Charles Emmanuel Talbot et son chien

Pourquoi ne pas confier ce texte au journal qu’il lit ?

J’ai vu quelquefois dans les champs le jeune enfant auprès du laboureur — fraîche fleur à côté d’un blé mûr ; l’enfant suit à petits pas le pénible sillon ; il s’arrête un moment.

Il cueille une herbe, il jette, comme l’oiseau, quelques notes en l’air — gai ramage du cœur — reprend sa marche au plus vite ; le père, courbé sur sa charrue, se retourne de temps en temps pour s’assurer que l’enfant est là ; il l’appelle, il le regarde avec tendresse, et lui sourit dès qu’il approche.

« À quoi, me disais-je, tout ce badinage ? L’enfant n’est qu’un embarras ou une distraction pour le travailleur ? » Ignorant que j’étais ! c’est une force secrète, au contraire, un courage, un espoir, un renouvellement continu : au fond de ce sol qu’il creuse, le laboureur voit bien plus qu’un grain prêt à germer, il voit cet enfant.

C’est là son vivant épi, sa riche et riante moisson : Oh ! que d’échanges touchants et de doux mystères entre ces deux êtres ! ce front trempé de sueur, l’enfant l’essuie, ces bras fatigués, il les délasse, — cette âme appesantie, il la réveille, il la remplit de parfum et d’amour.
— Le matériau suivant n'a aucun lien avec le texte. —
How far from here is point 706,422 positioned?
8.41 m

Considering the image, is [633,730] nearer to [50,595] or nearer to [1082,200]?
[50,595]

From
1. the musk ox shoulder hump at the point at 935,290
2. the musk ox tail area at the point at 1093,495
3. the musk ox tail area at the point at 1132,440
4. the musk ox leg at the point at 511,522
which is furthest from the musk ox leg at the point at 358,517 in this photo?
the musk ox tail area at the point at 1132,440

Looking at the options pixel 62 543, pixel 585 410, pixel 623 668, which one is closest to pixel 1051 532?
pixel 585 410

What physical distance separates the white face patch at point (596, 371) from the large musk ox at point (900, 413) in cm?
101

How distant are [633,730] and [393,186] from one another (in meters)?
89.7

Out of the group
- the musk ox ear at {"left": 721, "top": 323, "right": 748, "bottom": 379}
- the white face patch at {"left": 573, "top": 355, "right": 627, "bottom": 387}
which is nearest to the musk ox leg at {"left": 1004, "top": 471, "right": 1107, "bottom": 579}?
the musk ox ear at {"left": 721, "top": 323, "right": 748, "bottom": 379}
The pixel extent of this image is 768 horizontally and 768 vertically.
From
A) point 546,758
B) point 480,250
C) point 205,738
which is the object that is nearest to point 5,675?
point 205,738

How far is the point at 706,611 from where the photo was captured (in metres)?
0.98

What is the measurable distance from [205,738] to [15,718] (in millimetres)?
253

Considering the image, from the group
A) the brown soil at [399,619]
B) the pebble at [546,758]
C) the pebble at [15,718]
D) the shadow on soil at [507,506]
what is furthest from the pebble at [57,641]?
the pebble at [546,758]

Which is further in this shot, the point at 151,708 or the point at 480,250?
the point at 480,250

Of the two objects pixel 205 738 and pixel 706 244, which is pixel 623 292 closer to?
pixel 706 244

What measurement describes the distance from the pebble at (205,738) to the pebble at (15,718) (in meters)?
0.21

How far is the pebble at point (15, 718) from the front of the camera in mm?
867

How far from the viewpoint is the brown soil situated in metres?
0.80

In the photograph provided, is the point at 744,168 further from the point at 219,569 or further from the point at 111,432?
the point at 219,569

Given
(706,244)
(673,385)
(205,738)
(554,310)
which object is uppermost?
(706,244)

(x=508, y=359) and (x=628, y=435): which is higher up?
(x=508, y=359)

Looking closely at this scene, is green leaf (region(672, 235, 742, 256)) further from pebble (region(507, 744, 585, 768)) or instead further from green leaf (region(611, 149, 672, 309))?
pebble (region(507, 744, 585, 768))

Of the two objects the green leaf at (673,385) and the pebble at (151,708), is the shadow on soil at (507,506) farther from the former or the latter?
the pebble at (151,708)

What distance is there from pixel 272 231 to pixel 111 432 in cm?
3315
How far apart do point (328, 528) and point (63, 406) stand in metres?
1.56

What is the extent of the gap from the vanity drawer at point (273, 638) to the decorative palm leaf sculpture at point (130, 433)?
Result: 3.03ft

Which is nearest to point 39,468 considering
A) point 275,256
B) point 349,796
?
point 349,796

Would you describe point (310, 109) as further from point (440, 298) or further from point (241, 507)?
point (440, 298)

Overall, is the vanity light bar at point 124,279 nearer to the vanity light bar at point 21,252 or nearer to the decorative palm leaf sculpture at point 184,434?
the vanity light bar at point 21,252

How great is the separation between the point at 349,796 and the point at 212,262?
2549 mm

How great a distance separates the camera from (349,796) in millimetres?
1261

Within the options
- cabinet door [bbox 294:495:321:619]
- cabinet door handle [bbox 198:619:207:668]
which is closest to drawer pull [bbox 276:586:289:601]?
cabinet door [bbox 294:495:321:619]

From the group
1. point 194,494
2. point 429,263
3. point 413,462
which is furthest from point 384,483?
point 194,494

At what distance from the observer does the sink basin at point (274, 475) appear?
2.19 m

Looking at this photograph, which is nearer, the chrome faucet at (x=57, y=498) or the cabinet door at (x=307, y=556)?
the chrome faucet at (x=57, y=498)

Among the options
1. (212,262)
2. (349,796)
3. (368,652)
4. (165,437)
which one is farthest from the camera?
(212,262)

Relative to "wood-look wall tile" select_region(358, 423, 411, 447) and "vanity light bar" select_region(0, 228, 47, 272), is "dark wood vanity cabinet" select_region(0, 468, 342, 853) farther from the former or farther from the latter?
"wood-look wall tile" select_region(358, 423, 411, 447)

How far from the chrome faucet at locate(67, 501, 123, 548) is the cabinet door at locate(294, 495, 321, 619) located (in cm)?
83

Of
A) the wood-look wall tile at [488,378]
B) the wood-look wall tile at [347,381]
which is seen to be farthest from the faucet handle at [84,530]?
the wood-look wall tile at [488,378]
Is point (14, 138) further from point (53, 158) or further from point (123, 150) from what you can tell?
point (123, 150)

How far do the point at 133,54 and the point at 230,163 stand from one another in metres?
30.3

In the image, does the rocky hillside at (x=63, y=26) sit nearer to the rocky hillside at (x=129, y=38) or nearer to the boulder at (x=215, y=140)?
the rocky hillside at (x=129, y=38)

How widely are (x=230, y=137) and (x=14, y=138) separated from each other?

Tandis que l’homme ouvre un sillon sur la terre, l’enfant, à son insu, en ouvre un dans les cieux ; il y a d’infinies perspectives et toute une éternité dans l’enfant, messager divin, arrivé d’hier, il nous révèle l’avenir et la vie même, pour ainsi dire : avec lui, le cœur est jeune et refleurit sans cesse.

Théophile Dufour.

 

La Presse (Montréal), 17 mars 1900.

Charles-Emmanuel Talbot est le fils de feu Charles et d’Emma Talbot.